# 8x4x3 tank what to put in it



## cam cap (Jun 22, 2007)

well ive had to get rid of my old tank and fish as i will be moving home in the near future when i do move to the new house i will be setting up a new tank as i miss my fish already the size of this new tank will be 8x4x3 and what to see what you lot think i should put in it it will be running a large sump filter so give us your ideas thanks :2thumb:


----------



## Esfa (Apr 15, 2007)

African predators! :no1::no1:

Upside down catfish, bichirs, reedfish, african butterfly fish, leopard ctenopoma, african knife fish, elephant noses, congo tetras, madagascar rainbowfish....... :mf_dribble::mf_dribble::mf_dribble::mf_dribble::mf_dribble:

heavily planted with lots of bogwood... would look AMAZING! :no1::no1::no1:


----------



## daftlassieEmma (Oct 23, 2008)

what the slag said () :mf_dribble::mf_dribble::mf_dribble: well, cept for the rainbow fish....


----------



## doherty-666 (Jan 31, 2009)

sel it 2 me:2thumb:


----------



## mariekni (Apr 8, 2009)

arrowana, birchir, giant gourami, shovel nose catfish, clarius catfish god i could go on i love big odd fish they are great.


----------



## _jake_ (Jul 3, 2008)

guppys.


----------



## matt748 (Aug 10, 2008)

Mbu puffer


----------



## daftlassieEmma (Oct 23, 2008)

_jake_ said:


> guppys.

-------------------------

→ **TASK SET**
- A) In the forum thread about stocking the 8x4x3 tank, list every fish named in the post that begins "arrowana, birchir".
- B) Answer each question from the forum thread about stocking the 8x4x3 tank.
(i) What size will the new tank be?
(ii) What type of filter will the new tank run?
(iii) Which fish does the post from matt748 suggest?
- C) Carry on the forum thread about stocking the 8x4x3 tank from its final line.

→ **GIVEN INFORMATION**
-------------------------

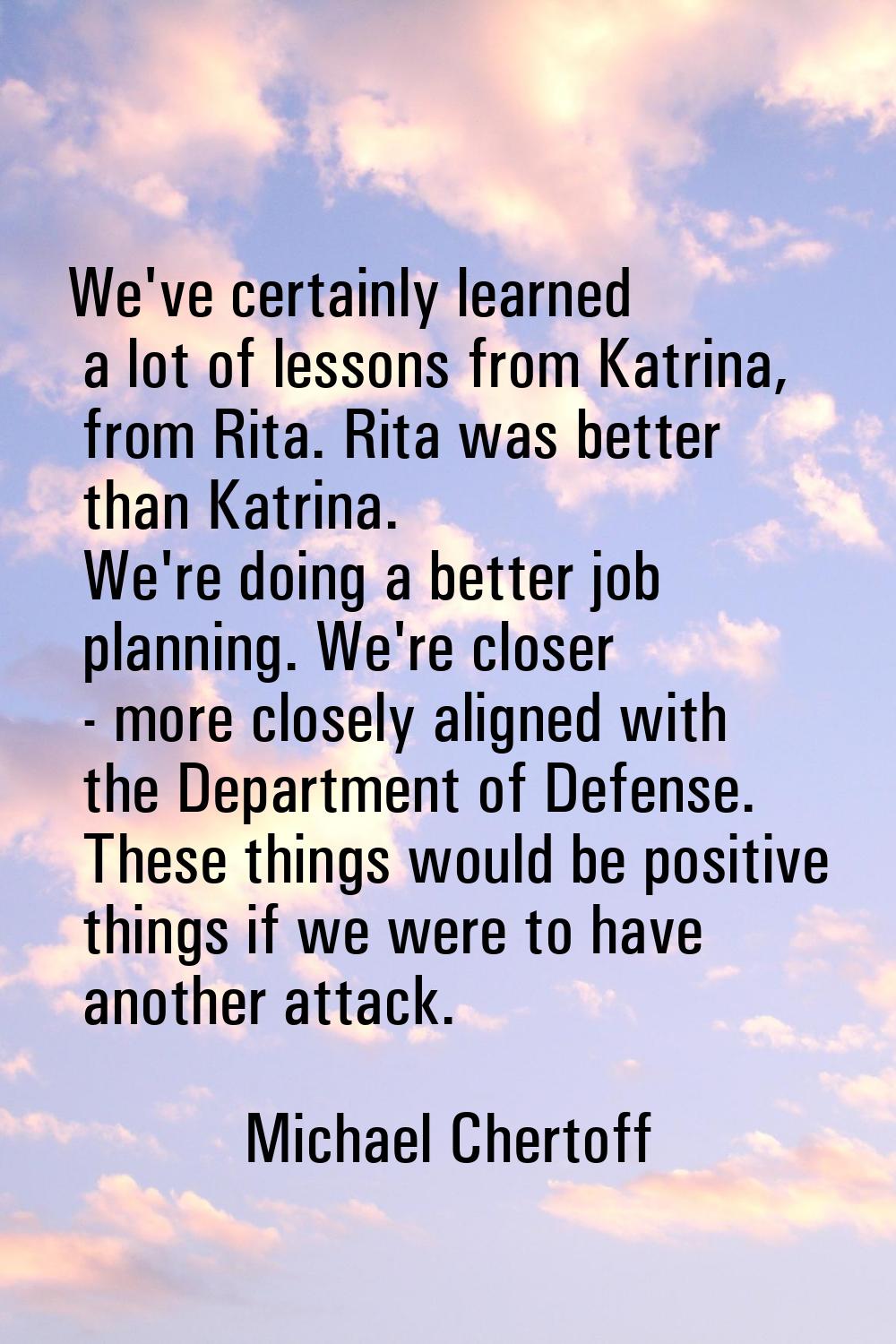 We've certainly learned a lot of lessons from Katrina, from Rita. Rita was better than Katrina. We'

-------------------------

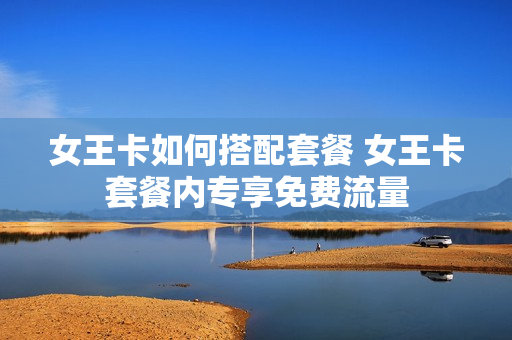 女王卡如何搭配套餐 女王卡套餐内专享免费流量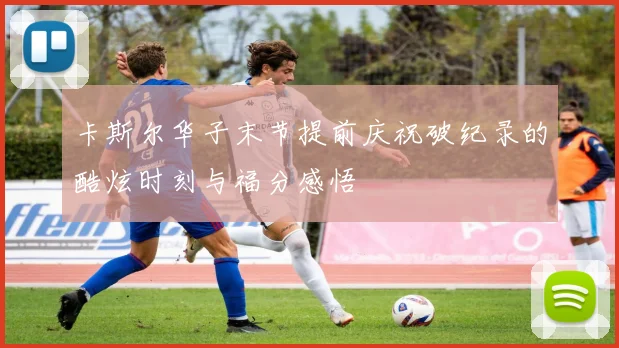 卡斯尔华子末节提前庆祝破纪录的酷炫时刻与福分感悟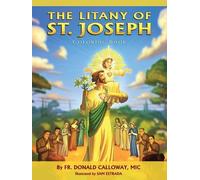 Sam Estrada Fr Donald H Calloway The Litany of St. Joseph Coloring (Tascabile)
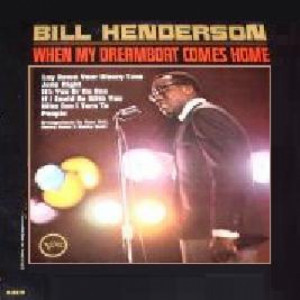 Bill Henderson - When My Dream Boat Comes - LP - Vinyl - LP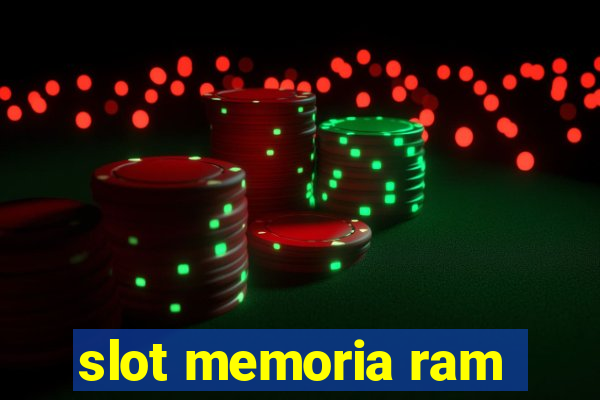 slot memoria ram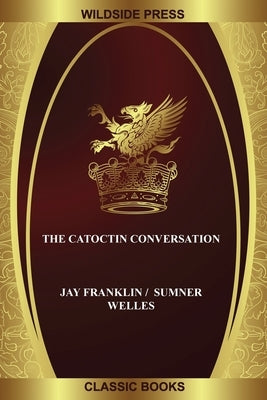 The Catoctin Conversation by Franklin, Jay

-------------------------

→ **RESULTS FOR THE EXERCISE**
- A) arrowana, birchir, giant gourami, shovel nose catfish, clarius catfish

- B)
(i) 8x4x3
(ii) A large sump filter
(iii) Mbu puffer

- C)
...oh yeah, definately - to feed the African bad boys


----------



## Esfa (Apr 15, 2007)

daftlassieEmma said:


> what the slag said () :mf_dribble::mf_dribble::mf_dribble: well, cept for the rainbow fish....


the rainbowfish are amazing! They'd go awesomely with the congos!



mariekni said:


> *arrowana*, birchir, giant gourami, *shovel nose catfish*, clarius catfish god i could go on i love big odd fish they are great.


the bold ones would get far too big for this tank IMO.
Clarius can be deadly, too!


----------



## Esfa (Apr 15, 2007)

ooh! I forgot to add... african filter shrimp! :flrt:


----------



## mariekni (Apr 8, 2009)

i keep a clarius with convicts, tetras, platys, and never an incident.
as for the arrowana and shovel nose that tank would be more than adequate for them.


----------



## Esfa (Apr 15, 2007)

mariekni said:


> i keep a clarius with convicts, tetras, platys, and never an incident.
> as for the arrowana and shovel nose that tank would be more than adequate for them.


It was obviously a baby then. Once older, they'd eat tetras without even noticing they have.

and dude, those fish grow bigger than the tank!!!


----------



## mariekni (Apr 8, 2009)

my clarius is 18" so no not a baby.
arrowanas only grow to 2ft in captivity so no not too large for the tank in mention.


----------



## cam cap (Jun 22, 2007)

wouldn't mind a arrowana but the cat fish would get to big and maybe the arrowana


----------



## Esfa (Apr 15, 2007)

mariekni said:


> arrowanas only grow to 2ft in captivity so no not too large for the tank in mention.


erm... where did you get that stonker from?!
Someone I know currently has a 4ft arowana.


----------



## cam cap (Jun 22, 2007)

Esfa said:


> Someone I know currently has a 4ft arowana.


 
get some pic`s sounds awesome


----------



## reptile_man_08 (Jan 14, 2008)

Mata mata turtle.
Or a community of freshwater rays-such as motoro and pearl rays, with a nice RTG arrowana, lima cats, megalodoras uranoscopus, some pearsei and other large cichlids.
Or a huge community of new world cichlids.


----------



## ashrob1993 (Feb 17, 2009)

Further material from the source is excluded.